Open data, open dictionaries

Dictionary pageThe Isle of Man branch of the British Computer Society had a fascinating presentation on open data and mash-ups on Friday. The talk was given by Prof. Robert Barr OBE, and the gist of the session was that data should flow freely to the people in a useful data structure, yet also that the open-ness should be considered with attention to commercial considerations such as intellectual property and the benefits to the wider economy.

While listening to Robert, it struck me that I am in my very own battle for the extraction of data that should be more readily available. As you may know, I am learning Manx. As part of this, I am generating my own revision notes, references, blog posts and the like that may someday see the light of day. Part of this work is the development of a Manx language dictionary for Windows  Phone 7.

To achieve my goal, I needed a copy of the Manx dictionary. Having asked around and researching myself, I gathered a number of links to existing on-line resources. These ranged from PDF formatted documents to fully indexed dictionaries. The PDF version (English to Manx, Manx to English) was unsuitable because it would be difficult to accurately extract the words from the PDF “printed page”. The RoadLingua and FreeLang dictionaries appeared promising, and the dictionaries appeared to be out of copyright. But these were encoded in proprietary dictionary file formats. So ironically, even though the dictionary was “open”, the software needed to be reverse engineered to access the dictionary, itself a violation of copyright. So it was that I was left with the remaining two options that may prove to be useful. These were the Phil Kelly dictionary and the Faragher’s. These were, however, only HTML sites. Between the two, Faragher’s seemed the best, as it provided value-added content such as use of the words within sentences and Manx phrases – ideal if you are interested in the many idioms in use in Manx Gaelic.

So it seemed that I would need to use the Faragher’s site as a “back end” to my application, essentially screen-scraping the site for translations. And indeed, to accomplish this, I would be best served if I wrote my own web site, which acted as a bridge between my Windows Phone 7 application and the dictionary itself. This would double my work, but the reasons were various; the extended platform on a server would allow me to parse the HTML from the site more reliably and by caching words as they were requested, I could – over time – create a reliability buffer in case the original site was to fail. I set about the task and have just launched the site in a very early form of initial testing (take a look, at http://taggloo.im). This was particularly challenging, as the HTML from the Faragher’s dictionary is flakey at best. However, by inserting that middle layer, I could hide this trickery from the user.

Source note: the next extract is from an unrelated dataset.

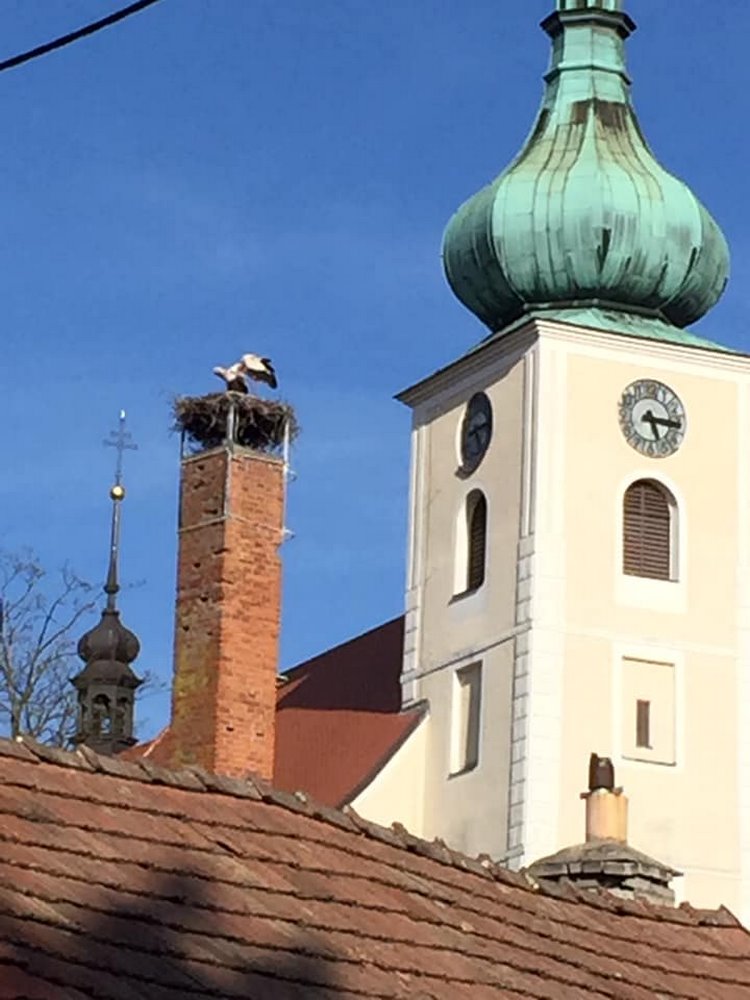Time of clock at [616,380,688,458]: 5:15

All this, because the dictionary was not available electronically in an indexed form. And this resonates with Robert Barr’s point about open data. Open data should not only be open, but also be usefully formatted to allow for its use. An unindexed dictionary is hardly a dictionary! More frustration was in the encapsulation of the indexed dictionary within copyrighted software which was quite closed! I approached RoadLingua about how they would feel about releasing the file formats to their dictionary but I received no response.

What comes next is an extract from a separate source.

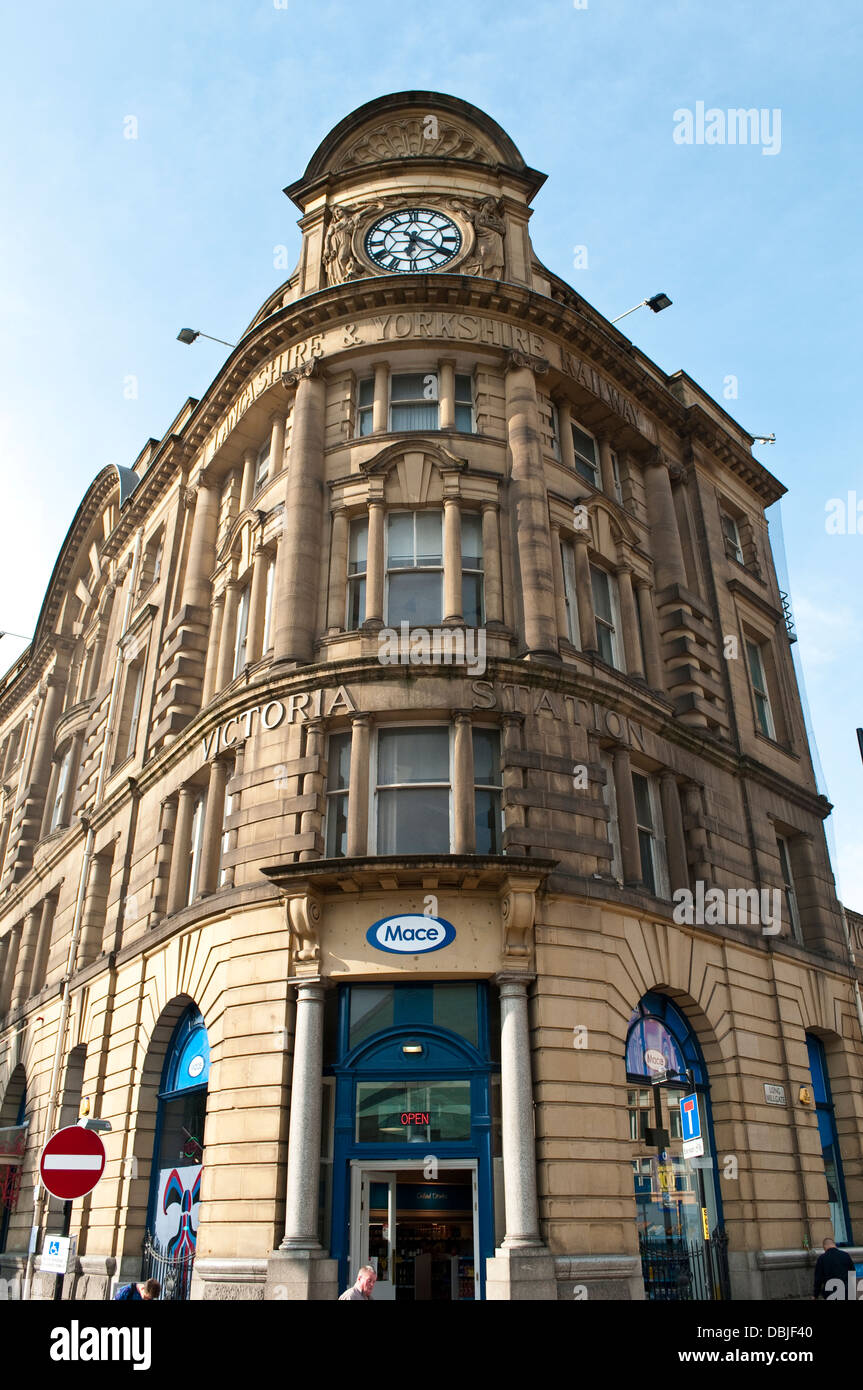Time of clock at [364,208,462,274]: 6:20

So it was with great surprise and relief when I realised that by navigating to an unpublished URL (that should have been concealed from internet users) I could extract the entire Faragher’s dictionary from the site, and put it to my own use! So, after playing with MySQL scripts in order to format them into T-SQL, I now have two 50,000 word dictionaries, one for each direction (Manx to English, English to Manx). Am I going to keep this to myself?

No. I’ve checked about copyright, and I’m informed that this is not an issue, certainly in the spirit of expanding the availability of Manx learning resources. So, as part of my Taggloo project, which already has an effective and reliable API for XML and JSON consumers, I’m going to make the entire database available for use by other applications (maybe mobile phone applications, competing with my own) and web-sites (it becomes possible to “embed” Manx dictionaries on even the simplest of sites). Although the final API has yet to be defined, and there will likely be changes to it in the coming weeks, this data will obviously be free for use by anyone and everyone (subject to fair use – ie. not crashing my server), the API will ask for one thing: the opportunity to record the words being indexed. This itself, over time, will create a second rich data-set. What words are people regularly using? Do these correlate to students’ progress in classes, or do the translations point to any cultural significance such as house names, which are regularly seen in Manx, yet seldom understood?

I have many plans around this project, with further data-sets springing from them, and adding further depth to what will hopefully become reliable and rich data-set containing both formal dictionary content and community contributions. This complements the already available learning resources for the user, particularly those found at LearnManx.com. I’ll be blogging about them very soon, hopefully in line with an exciting new blog design.